— Document section —

I've been trying to reproduce this issue, but have not been successful. To test, I've set up a new EKS cluster with spot nodes in a self-managed node group, with a new Slack webhook as a target. NTH in IMDS mode installed through Helm with the README defaults:
helm upgrade --install aws-node-termination-handler \
--namespace kube-system \
--set enableSpotInterruptionDraining="true" \
--set enableRebalanceMonitoring="false" \
--set enableScheduledEventDraining="false" \
--set webhookURL=https://hooks.slack.com/services/YOUR/SLACK/URL \
eks/aws-node-termination-handler
Below are logs from an interrupted node. I do see the Spot Instance interruptions being picked up by NTH, and the webhook notification being sent.

— Supplied records —
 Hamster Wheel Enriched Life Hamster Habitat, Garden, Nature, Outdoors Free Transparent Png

...

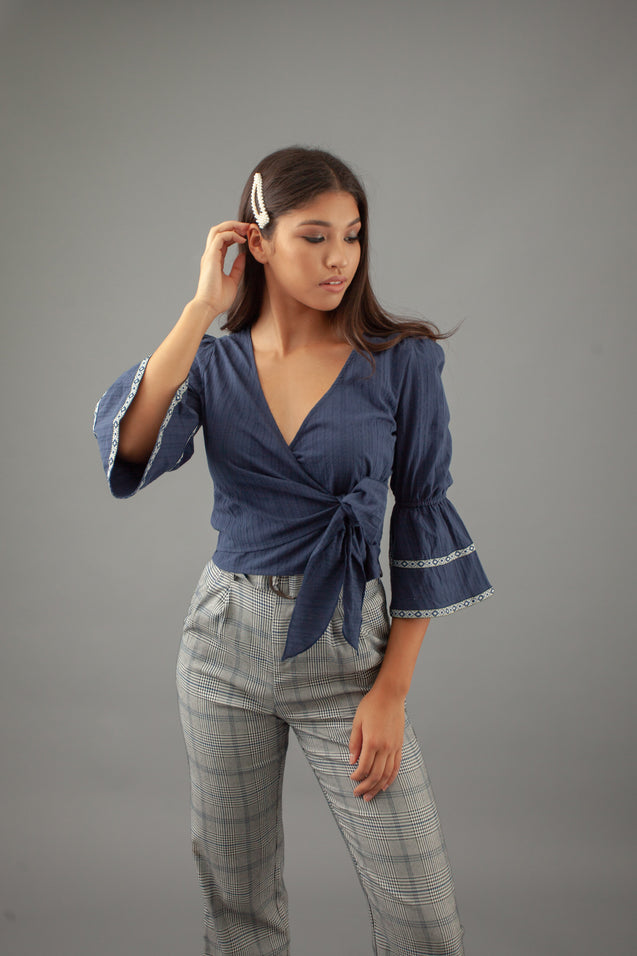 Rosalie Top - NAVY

— Task objective —
Does the post about reproducing the termination handler issue support each statement below: (a) the test cluster ran spot nodes in a self-managed node group, (b) the Helm install turned rebalance monitoring on, (c) no webhook notification was sent for the interrupted node? Answer yes or no for each and quote the deciding words. The items that come after the post are separate material.

— Answer box —
(a) Yes: "a new EKS cluster with spot nodes in a self-managed node group"
(b) No: "--set enableRebalanceMonitoring="false""
(c) No: "the webhook notification being sent"